The Torsten Söderberg Foundation, in partnership with the Royal Swedish Academy of Sciences and the Swedish Medical Association, recognises outstanding achievements in medicine through its annual grants. Two researchers from the Department of Neuroscience at Karolinska Institutet have been awarded grants in medicine to support their innovative research into brain health and infectious diseases.

This year, Federico Iovino, Associate Professor (Docent) at the Department of Neuroscience, received 2,000,000 SEK for his work on antimicrobial resistance, focusing on the bacterium Streptococcus pneumoniae, a major cause of bacterial meningitis. His project aims to develop new treatments using bacteriophage-derived endolysins, enzymes that can target antibiotic-resistant bacteria and neutralise toxins that damage the brain.

Federico Iovino
Federico Iovino Photo: Andreas Andersson

“Antimicrobial resistance is projected to become the leading cause of death worldwide by 2050. The clock is ticking, and we cannot rely on traditional antibiotics alone,” says Federico Iovino, Associate Professor at the Department of Neuroscience.

“New treatments are essential if we want to prevent a dangerously escalating global health crisis,” he continues.

A key challenge in treating brain infections is that, even when bacteria are cleared, neurons damaged during infection cannot be repaired. Survivors may face lifelong complications, such as motor disabilities and cognitive impairment.

Federico Iovino’s team, including Dr. Niels Vander Elst and technician Lotte Merljin, aims not only to fight infections but also to protect neurons and preserve neurological function.

Stefanos Stagkourakis, Assistant Professor at the same department, receives 2,000,000 SEK for his work on understanding the brain-wide neural networks that drive fear generalization – a process central to anxiety disorders and post-traumatic stress disorder (PTSD).

His project investigates how innate and learned fear responses are encoded across distributed neural circuits, and how neuroplasticity-promoting interventions may help to reverse maladaptive fear-related states.

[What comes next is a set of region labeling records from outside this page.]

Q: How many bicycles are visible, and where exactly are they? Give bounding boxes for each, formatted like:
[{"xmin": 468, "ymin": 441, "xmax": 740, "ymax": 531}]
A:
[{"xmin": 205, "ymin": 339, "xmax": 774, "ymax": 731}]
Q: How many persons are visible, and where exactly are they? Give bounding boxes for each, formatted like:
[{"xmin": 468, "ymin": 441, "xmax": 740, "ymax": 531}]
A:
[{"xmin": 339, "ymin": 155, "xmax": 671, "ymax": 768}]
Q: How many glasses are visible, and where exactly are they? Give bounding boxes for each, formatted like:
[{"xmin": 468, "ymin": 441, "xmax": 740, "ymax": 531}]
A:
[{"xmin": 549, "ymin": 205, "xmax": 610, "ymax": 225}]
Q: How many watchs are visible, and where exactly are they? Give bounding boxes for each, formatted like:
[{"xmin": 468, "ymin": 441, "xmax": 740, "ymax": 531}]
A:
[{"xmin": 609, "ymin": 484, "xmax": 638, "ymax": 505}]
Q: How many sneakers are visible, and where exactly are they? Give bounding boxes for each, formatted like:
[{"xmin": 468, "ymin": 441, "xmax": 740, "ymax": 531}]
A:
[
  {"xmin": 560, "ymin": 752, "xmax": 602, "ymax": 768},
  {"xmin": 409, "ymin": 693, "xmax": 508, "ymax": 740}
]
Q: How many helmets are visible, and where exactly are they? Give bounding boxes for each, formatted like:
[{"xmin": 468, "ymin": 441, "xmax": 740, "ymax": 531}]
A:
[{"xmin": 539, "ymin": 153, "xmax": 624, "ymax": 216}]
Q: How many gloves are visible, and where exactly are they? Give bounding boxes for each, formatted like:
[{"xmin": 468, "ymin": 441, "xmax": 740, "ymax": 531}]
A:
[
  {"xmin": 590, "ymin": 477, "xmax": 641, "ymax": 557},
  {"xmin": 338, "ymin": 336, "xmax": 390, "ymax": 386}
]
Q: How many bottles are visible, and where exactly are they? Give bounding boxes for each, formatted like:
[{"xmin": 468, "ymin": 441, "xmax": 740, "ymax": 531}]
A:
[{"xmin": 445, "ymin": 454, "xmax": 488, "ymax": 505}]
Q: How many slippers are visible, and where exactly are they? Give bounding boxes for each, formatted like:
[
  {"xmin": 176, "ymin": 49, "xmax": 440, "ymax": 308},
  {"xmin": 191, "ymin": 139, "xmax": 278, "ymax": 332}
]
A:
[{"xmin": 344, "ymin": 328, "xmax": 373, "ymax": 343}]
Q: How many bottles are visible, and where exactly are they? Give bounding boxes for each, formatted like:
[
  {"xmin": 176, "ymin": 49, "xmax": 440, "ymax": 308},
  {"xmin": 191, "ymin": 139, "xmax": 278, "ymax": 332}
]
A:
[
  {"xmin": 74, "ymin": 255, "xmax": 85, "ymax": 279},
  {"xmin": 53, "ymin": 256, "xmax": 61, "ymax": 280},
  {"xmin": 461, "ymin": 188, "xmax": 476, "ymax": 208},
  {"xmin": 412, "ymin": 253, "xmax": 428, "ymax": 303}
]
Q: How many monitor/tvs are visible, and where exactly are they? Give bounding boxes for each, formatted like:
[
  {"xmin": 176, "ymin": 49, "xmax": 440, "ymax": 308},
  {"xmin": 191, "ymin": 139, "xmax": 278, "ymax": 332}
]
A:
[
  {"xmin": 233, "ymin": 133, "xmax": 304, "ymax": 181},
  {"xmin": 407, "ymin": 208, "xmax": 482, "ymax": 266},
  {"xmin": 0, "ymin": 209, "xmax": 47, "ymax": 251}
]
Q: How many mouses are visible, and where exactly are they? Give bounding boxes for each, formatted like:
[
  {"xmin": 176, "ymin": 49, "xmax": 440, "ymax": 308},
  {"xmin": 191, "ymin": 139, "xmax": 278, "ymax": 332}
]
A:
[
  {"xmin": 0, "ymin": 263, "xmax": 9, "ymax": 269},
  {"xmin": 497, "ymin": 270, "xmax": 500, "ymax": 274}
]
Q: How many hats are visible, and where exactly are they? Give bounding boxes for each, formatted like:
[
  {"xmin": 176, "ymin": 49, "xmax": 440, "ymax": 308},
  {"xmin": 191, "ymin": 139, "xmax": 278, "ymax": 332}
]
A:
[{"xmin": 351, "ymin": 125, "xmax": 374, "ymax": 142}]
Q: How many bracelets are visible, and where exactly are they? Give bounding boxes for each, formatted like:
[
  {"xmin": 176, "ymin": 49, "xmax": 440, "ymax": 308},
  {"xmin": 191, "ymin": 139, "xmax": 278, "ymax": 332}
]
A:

Portrait, close-up of researcher.
Stefanos Stagkourakis.

“I am very grateful for the support from the Torsten Söderberg Foundation. Fear generalization is a core feature of anxiety disorders and PTSD, yet we still know little about how these states arise and are sustained in the brain," Says Stefanos Stagkourakis.

"This grant enables my research group to study the neural network mechanisms that shape maladaptive fear in depth, and to explore new circuit-level strategies that could one day contribute to improved treatments.”